The final couple of travel days in our Way Down South adventure were unassuming enough, but we managed a quick visit with my mom on our way out of Tennessee. Her life is busy and complicated, like ours. So a morning catch-up in her kitchen was the best we could do. Mom has a penchant and a method for dressing up a T-shirt: She always cuts off the crewneck and then remakes the shirt with a ballerina neckline—perfectly fitting for a woman who still teaches young dancers. Add dangly earrings and a chiffon bow, and that’s my ballerina mom. It’s kind of endearing.
This coming Wednesday, I finally get my piano back. Finally. It’s been a long time coming. My grandmother purchased it new for my mama in 1950 when she was a child; she would have been around eight or nine at the time. And after she grew up and married dad, the piano came into our family—I learned to play on it, and then my brother after me. He had it for some years and at one point moved it all the way to Oklahoma before returning home to Tennessee with it. Then he offered it to me in 2010 or thereabouts, and I said heck, yeah. The year my marriage ended I somehow found myself flush with pianos—the one my Uncle Stan had urged me to take, and which finally ended up in the ballet school, and mom’s Kimball. I decided to move the Kimball all the way from Tennessee to Vermont with me, but when I relocated from the Upper Valley to the southwest part of the state, the piano refused to fit on the truck, and in the end I had to say goodbye to it where it sat forlornly in the garage under the little loft I rented in Sharon.
My mama was so sad to imagine her piano coming to an end there. So when I recently told her I might be able to swing having it moved here, she was overjoyed. It will need some work, I imagine. But the first step to wholeness is simply offering it a home in our climate-controlled living room; we’ll cross the rehab bridge when we come to it. So in a couple of days, seems the Kimball will embark on yet more travel, one more destination in its many adventures through the decades. I once enjoyed unwinding at its keys after a busy day; how lovely to reclaim that restorative habit again—a little vacation for the soul.
I leave you with a few images of the last hours of our trip, where Ms. Nav took us so far off the beaten path, that at times we were challenged to find the path itself. Rural Virginia is exceptionally beautiful in places, more rural even than Vermont, if that is possible. When there is no particular agenda, and nobody tapping their watch at you—that’s the best time to lose yourself in travel. Nor did we overlook what has become an annual Way Down South road trip tradition: nabbing a dozen Krispy Kreme donuts at the last—the northernmost—shop on our route home, in Scranton, PA, before traveling over that invisible Krispy Kreme line, north of the Mason-Dixon to be sure.

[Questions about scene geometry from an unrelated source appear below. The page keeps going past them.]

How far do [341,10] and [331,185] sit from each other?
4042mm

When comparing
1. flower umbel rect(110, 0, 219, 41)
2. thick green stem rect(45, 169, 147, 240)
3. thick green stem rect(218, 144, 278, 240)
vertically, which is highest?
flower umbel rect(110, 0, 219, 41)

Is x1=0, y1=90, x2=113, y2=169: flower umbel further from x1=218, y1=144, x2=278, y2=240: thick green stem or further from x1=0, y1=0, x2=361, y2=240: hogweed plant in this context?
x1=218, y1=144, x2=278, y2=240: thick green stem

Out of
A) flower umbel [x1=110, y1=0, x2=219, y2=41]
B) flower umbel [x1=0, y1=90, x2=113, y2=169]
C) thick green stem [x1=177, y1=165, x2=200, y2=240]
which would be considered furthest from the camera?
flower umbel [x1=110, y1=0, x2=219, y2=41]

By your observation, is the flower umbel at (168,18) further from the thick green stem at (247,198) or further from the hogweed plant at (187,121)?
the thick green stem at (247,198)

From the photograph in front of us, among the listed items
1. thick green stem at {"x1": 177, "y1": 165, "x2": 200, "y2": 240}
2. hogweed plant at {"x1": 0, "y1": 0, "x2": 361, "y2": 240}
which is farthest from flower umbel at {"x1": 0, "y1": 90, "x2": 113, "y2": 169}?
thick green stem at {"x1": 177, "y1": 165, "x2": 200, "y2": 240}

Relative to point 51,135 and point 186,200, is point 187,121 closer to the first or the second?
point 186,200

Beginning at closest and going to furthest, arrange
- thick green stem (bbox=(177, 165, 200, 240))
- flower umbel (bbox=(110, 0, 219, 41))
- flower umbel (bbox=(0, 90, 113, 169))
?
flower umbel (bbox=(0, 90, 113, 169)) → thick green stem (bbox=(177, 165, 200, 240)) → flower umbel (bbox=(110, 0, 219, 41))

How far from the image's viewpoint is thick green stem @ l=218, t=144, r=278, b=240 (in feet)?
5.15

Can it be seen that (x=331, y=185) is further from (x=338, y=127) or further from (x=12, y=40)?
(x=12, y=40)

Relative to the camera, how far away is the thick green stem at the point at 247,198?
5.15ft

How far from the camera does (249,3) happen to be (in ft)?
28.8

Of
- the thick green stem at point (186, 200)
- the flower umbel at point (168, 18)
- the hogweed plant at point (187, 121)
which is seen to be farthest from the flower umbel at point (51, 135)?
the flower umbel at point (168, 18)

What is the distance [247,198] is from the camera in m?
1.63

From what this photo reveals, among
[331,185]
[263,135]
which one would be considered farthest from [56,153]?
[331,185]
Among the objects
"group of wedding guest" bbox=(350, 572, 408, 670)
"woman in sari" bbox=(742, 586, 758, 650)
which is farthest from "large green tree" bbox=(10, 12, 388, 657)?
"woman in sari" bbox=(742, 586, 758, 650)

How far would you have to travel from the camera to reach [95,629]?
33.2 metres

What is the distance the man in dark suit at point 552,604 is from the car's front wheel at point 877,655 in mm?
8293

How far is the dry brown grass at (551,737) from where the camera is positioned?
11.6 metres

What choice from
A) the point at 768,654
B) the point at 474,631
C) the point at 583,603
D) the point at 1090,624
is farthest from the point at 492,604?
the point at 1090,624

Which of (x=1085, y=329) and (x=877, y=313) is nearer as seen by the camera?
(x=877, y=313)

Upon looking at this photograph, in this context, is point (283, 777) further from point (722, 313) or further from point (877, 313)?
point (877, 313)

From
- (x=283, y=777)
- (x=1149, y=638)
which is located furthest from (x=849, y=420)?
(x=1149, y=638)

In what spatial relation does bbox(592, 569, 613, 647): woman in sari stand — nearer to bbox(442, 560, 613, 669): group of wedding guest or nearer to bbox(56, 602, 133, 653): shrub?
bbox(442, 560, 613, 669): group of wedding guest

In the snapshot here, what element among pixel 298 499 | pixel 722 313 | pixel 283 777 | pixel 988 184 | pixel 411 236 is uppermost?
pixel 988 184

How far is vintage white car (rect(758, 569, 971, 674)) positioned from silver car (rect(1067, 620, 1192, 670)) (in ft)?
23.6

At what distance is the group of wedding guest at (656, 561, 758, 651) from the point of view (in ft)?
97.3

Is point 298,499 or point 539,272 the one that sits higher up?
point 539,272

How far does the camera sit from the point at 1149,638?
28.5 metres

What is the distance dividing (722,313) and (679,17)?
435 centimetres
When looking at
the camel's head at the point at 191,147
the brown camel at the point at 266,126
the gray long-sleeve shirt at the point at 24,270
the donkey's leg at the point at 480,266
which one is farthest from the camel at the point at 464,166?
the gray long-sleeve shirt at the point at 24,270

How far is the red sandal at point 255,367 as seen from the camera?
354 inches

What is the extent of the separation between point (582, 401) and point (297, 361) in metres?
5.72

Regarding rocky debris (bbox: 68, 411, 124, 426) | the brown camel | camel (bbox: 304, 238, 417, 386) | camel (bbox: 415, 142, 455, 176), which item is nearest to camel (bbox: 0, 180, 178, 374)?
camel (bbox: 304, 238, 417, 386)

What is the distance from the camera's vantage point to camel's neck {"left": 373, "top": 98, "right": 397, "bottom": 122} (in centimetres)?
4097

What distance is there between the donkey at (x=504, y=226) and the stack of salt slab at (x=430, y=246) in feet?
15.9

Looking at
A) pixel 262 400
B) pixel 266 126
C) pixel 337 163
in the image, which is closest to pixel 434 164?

Our adventure ended only three weeks ago and already feels so remote now. But The Chef and I ate our doctored up pizza outside last night while Scoutie circled like a shark, begging for bits; we played badminton like screaming children in our Vermont back yard, making hilariously missed shots and bad calls and all, until it was nearly dark outside; and then at about a quarter past nine we three walked to Stewart’s under the stars, with an exquisite moon hovering over northwestern horizon, for a gallon of Peanut Butter Pandemonium ice cream to bring home. Yep, still summer.